GOAL OF THE EXERCISE | Carry on the forum thread below about being unable to feel one's own emotions, starting right after its final sentence.

I was just wondering if there was anyone else like me?

totally
31.07.2014 von jadeprincess

I thought that I was just imagining things for years, because no one around me thought I was mentally incapacitated. I can laugh, smile, cry, but that does not mean anything--- I cannot feel what prompts those reactions. But those reactions are the reasons nobody looks further.

exactly
01.08.2014 von Skippy1187

that is exactly how it is with me... no one even tries to see whether or not the emotions are real
or if they are fake. It is kind of disturbing how people will just take anything at face value!
Does that make sense to anyone else or is this just me as well?

RE Skippy
12.08.2014 von Eye

So it bothers you that no one probes further into how you're feeling (or not feeling)? Perhaps you have become that good at "faking" your emotions. No one knows what is going on in each others heads and it's not always appropriate to pry; you would have to voice those concerns to others or they will never know, or perhaps they notice subtle problems and need confirmation from you to sort out their own feelings. This goes for everyone, not just alexithymics, someone who feels emotions might show an outwardly happy appearance, but are actually extremely angry and no one will be none the wiser. Just some suggestions.

I think so..
02.09.2014 von Elita

I agree with Skippy! It's so easy faking you're emotions that I'm surprised no one notices or thinks twice about it. But... I read stories but as the author describes the feelings of they're character, I get confuse most of the time.

Saved entries
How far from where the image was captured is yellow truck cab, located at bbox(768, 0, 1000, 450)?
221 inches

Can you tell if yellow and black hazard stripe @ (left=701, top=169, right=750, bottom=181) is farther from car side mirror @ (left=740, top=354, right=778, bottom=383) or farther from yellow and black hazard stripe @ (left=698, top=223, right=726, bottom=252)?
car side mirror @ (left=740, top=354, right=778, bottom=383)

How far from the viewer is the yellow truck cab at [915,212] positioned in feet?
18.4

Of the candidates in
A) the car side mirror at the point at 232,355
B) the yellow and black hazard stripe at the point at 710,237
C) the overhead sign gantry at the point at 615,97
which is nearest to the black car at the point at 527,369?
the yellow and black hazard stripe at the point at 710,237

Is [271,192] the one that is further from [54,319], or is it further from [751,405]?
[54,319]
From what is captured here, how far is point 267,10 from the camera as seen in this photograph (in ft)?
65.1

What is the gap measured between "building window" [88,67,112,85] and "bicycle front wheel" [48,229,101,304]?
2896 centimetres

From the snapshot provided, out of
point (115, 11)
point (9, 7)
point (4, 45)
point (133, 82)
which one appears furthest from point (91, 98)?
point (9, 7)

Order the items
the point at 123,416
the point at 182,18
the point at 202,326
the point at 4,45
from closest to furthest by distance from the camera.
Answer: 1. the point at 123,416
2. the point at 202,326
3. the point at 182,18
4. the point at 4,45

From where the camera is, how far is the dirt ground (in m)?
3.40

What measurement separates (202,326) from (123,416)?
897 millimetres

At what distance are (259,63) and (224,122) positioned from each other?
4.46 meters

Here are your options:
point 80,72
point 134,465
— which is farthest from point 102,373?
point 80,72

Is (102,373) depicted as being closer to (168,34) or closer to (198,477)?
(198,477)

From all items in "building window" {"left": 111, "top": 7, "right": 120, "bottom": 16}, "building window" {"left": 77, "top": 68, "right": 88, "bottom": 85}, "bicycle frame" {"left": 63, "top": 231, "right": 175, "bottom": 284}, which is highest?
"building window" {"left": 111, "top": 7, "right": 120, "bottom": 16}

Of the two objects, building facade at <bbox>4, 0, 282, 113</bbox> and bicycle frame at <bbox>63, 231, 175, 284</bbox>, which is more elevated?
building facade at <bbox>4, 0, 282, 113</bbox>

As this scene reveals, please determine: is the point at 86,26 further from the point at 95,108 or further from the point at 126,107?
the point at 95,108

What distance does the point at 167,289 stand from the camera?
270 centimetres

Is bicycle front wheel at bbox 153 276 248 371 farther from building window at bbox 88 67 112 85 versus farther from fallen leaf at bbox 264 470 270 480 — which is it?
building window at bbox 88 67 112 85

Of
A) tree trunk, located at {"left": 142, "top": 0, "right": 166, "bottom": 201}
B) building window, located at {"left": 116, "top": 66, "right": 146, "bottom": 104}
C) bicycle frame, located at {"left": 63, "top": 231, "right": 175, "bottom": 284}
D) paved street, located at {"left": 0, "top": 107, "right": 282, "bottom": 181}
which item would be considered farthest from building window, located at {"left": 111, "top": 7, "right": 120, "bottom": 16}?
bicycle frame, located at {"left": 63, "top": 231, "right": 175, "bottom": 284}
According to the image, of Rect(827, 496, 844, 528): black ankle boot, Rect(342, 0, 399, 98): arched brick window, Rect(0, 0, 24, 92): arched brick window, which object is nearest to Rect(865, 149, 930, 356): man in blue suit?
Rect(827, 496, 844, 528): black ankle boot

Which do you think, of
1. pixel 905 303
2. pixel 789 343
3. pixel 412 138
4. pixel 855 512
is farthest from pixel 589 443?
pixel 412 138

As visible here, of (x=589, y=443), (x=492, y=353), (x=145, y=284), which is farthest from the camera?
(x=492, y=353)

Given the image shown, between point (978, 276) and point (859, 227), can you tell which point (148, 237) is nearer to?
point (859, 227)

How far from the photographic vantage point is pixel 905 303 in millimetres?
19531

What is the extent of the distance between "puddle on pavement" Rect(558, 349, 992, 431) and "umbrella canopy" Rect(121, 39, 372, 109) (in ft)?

EXERCISE OUTPUT |
As I continue to elaborate on it, I sumarised that not only are emotions annoying, painful or bliss to many but I think its so silly!

Like that character in a certain character, she cried because she was strapped to a metal table (I was reading an action story so dont get the wrong idea) and she starts crying when the enemy hasn't even started experimenting on her get! I think it's just plain silly like these people are emotionally (yet they call ME emotional but in reality, I dont even know) sometimes I wonder if I am forcing these emotions described in the story but sometimes I end up feeling nothing still. I usually dont want to feel these emotions, I may not know what the feelings I feel most of the time but one word: PAINFUL (except happiness)


And as I continue observing my classmates, I think how oddly easy it is to fool someone and toy with THEY'RE emotions and other things I find "silly."


In the end, I thought, "Oh how weak the mind is!"
And that usually leads to me, thinking that emotions are our downfall. I always imagined what I would feel if I killed someone or if my parents die, would I feel sorrow or just that light feeling, so light that I cant describe it? (then again, I do not want to be responsible for anyone's death, in a religious percpective)


I can go on and on about how "silly" our emotions can be but I think you already got the point.

spelling..
02.09.2014 von Elita

Oops I have mispellings and typo, sorry 'bout that

Elita
30.09.2014 von SnowWhite

I agree with Skippy! It's so easy faking you're emotions that I'm surprised no one notices or thinks twice about it. But... I read stories but as the author describes the feelings of they're character, I get confuse most of the time.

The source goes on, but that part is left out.